Afinal, o eduquês não é aquele discurso redondo, fofo, palavroso, inconsequente, que Marçal Grilo cunhou entre nós, mas sim o discurso dos afectos, que se deve defender. Subitamente, há lutadores duríssimos que se desfazem em eloquências, baralhando as coisas a seu bel-prazer, dando a entender que o eduquês tem alguma coisa a ver com as teorias pedagógicas de um Dewey, mesmo se lá foram beber alguma coisa.

Afinal, agora o rigor é a palavra a abater e os exames um bicho-papão. E assim se prova que o eduquês, aquele a que Marçal Grilo se referiu de forma jocosa e irritada, nunca existiu. E a ter existido, a sua origem está a ser reescrita por quem bem sabemos, por razões que bem se entendem.

A partir daqui, porque no site do Público não encontro a peça completa:

“Há uma percentagem relevante de alunos no sistema, que é difícil de quantificar, que tem reiteradas dificuldades em acompanhar os conteúdos curriculares que as escolas oferecerem. Se calhar deveriam ser justificadamente retidos, mas em muitos casos não o são. Mas é preciso dar resposta a estes casos”, defende. Dirigentes da CNIPE, da Federação Nacional de Educação (FNE) e da ANDE admitem a introdução de mais exames nacionais no percurso escolar obrigatório, nomeadamente através da transformação de uma ou duas provas de aferição, actualmente realizadas, em exames de avaliação. A Fenprof, no entanto, considera esta hipótese “um disparate total” e avisa: “Se esse for o caminho do novo Governo, vão muito mal”, diz Abel Macedo, do secretariado nacional. PSD e CDS já anunciaram que tencionam aumentar o número e o peso das provas nacionais e o novo ministro da Educação, Nuno Crato, é um defensor férreo da introdução de mais exames no percurso escolar obrigatório, nomeadamente no 4.° e 6.° ano. Uma visão oposta à da Fenprof: “O que dizemos é que os exames são a maneira mais pobre de aferir e avaliar os resultados dos alunos, porque não têm nada a ver com a evolução dos alunos ou com o contexto em que se ensina e que se aprende”, afirmou Abel Macedo ao PÚBLICO, antes de conhecer o nome do ministro da Educação.

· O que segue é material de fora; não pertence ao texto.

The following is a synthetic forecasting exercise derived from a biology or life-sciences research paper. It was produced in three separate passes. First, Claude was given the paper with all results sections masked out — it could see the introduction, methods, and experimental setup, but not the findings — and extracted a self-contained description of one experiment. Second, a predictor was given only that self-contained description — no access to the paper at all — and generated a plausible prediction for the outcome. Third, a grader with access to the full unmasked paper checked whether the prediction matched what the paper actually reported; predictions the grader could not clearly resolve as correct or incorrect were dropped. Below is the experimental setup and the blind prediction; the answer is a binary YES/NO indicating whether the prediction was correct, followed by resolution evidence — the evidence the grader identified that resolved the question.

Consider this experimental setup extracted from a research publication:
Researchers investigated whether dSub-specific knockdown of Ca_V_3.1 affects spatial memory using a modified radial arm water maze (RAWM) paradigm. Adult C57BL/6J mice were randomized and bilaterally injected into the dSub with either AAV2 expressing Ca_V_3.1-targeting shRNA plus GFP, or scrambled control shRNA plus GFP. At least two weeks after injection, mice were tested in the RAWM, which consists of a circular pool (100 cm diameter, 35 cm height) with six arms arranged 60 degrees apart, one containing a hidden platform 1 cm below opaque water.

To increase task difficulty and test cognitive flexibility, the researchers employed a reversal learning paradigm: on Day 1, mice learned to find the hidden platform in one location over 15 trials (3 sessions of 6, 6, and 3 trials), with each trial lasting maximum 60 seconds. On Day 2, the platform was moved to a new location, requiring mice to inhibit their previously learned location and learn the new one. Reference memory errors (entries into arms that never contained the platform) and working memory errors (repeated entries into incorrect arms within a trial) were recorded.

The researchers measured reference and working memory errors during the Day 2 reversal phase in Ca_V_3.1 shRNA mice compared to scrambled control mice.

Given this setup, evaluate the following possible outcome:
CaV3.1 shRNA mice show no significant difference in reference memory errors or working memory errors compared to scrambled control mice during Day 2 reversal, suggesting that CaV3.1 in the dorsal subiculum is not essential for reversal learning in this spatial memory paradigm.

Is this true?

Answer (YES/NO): NO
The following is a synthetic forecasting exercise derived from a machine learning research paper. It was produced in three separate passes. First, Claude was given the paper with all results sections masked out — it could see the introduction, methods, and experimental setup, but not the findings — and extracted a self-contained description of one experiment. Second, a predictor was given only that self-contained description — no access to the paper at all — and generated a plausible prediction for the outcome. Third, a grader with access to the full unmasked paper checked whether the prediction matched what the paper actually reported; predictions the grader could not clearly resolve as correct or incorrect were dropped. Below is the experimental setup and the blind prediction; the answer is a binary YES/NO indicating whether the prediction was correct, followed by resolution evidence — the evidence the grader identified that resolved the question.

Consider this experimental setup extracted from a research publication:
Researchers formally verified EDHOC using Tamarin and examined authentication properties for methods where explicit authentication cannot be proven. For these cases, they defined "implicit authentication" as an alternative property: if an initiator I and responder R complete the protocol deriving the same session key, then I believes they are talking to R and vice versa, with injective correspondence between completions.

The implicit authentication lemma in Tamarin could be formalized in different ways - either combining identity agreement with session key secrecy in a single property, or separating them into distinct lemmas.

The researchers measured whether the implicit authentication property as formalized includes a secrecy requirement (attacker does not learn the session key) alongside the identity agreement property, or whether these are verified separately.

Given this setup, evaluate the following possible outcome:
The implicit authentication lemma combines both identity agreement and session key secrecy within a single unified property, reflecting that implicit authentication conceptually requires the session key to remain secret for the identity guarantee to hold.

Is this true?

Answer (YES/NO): YES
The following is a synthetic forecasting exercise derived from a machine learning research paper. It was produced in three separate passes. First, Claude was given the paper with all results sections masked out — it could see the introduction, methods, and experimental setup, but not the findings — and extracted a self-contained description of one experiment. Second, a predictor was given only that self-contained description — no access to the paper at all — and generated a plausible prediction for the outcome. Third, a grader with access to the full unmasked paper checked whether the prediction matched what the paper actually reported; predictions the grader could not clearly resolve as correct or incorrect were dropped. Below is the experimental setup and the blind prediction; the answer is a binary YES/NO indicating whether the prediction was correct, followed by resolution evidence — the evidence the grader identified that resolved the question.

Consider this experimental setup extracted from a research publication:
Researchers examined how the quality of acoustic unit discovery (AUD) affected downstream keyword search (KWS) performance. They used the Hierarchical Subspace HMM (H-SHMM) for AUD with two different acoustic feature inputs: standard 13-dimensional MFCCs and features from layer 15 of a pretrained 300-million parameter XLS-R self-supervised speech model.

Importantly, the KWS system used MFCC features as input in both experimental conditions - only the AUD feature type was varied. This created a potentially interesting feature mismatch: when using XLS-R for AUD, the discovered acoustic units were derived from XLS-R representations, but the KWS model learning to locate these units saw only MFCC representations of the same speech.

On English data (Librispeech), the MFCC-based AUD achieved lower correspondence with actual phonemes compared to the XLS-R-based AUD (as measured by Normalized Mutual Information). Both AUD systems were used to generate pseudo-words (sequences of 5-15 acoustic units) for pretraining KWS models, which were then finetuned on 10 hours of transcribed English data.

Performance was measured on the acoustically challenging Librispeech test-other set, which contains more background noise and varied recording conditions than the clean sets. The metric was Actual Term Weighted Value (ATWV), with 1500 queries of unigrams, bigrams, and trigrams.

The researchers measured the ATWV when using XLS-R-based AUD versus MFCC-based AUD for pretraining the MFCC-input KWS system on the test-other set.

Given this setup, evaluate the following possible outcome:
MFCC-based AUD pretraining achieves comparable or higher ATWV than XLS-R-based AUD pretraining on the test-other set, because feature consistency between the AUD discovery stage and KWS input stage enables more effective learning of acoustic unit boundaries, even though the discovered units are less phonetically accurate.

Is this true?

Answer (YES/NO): NO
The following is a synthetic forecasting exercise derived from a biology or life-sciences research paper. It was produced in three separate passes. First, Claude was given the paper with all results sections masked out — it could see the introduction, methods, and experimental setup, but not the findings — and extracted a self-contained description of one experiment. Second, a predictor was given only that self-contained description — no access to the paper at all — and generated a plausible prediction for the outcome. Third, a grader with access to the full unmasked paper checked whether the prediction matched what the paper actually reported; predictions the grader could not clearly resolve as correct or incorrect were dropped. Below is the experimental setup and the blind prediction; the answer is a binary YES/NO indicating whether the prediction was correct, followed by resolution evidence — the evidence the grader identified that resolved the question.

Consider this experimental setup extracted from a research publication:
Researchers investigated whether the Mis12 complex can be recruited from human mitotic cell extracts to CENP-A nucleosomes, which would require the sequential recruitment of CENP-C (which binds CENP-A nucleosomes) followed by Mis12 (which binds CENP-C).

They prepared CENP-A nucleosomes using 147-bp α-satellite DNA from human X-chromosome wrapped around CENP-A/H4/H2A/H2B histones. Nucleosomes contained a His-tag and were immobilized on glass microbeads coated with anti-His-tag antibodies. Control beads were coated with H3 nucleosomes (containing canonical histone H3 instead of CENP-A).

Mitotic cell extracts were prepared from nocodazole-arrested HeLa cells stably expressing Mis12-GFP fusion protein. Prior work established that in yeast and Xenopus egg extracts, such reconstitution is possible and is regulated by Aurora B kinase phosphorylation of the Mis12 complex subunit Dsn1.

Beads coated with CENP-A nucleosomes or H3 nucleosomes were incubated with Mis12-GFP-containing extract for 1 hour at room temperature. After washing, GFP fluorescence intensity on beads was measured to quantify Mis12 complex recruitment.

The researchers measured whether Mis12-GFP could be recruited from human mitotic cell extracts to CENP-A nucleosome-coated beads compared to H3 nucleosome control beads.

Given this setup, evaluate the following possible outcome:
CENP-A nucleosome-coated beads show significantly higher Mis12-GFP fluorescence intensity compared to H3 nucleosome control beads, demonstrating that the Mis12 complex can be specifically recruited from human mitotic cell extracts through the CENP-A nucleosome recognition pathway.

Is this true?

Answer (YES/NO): NO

Aguarda-se, portanto, a exposição da forma mais risca, ou remediada, de aferir e avaliar os resultados dos alunos. Sendo que, se é para avaliar os resultados, se fique sem perceber o que Abel Macedo quer dizer. O que está em causa é aferir e avaliar o desempenho dos alunos (e nesse caso é necessário apresentar uma alternativa aos exames e provas) ou os resultados desse desempenho (e nesse caso já foi feita qualquer coisa, exame ou outra).

Não é rara certa confusão conceptual nestas matérias, na pressa de falar sobre o que até é simples. Abel Macedo não costuma ser um dos casos mais graves de declarações impensadas, mas neste caso alia-se o enviesamento ideológico com a incorrecção prática.

Porque, ao que parece, para Abel Macedo os exames são acontecimentos singulares, esporádicos e interpretáveis sem atender a trajectos e contextos.

Ora, a introdução de uma cultura de avaliação periódica de final de ciclo deve ser feita, exactamente, com o objectivo de avaliar a progressão dos alunos ao longo do tempo e, sempre que possível, contextualizando e ponderando os resultados com variáveis externas que nem se devem limitar às económicas, mas igualmente às culturais (que equipamentos culturais têm os alunos à sua disposição na escola e fora dela, por exemplo).

Algo tentado, mas falhado, por uma equipa dirigida por Sérgio Grácio nos tempos do ministério de David Justino.

O discurso eduquês padrão contra os exames passa por apresentar os resultados dos exames como algo singular, isolado no tempo e no espaço. Ora, qualquer professor habituado a, no plano interno da escola, analisar a evolução dos resultados dos seus alunos ao longo do tempo (quer do mesmo ano de escolaridade ao longo do tempo, quer da coorte de alunos ao longo do seu trajecto), sabe bem que as coisas não são assim.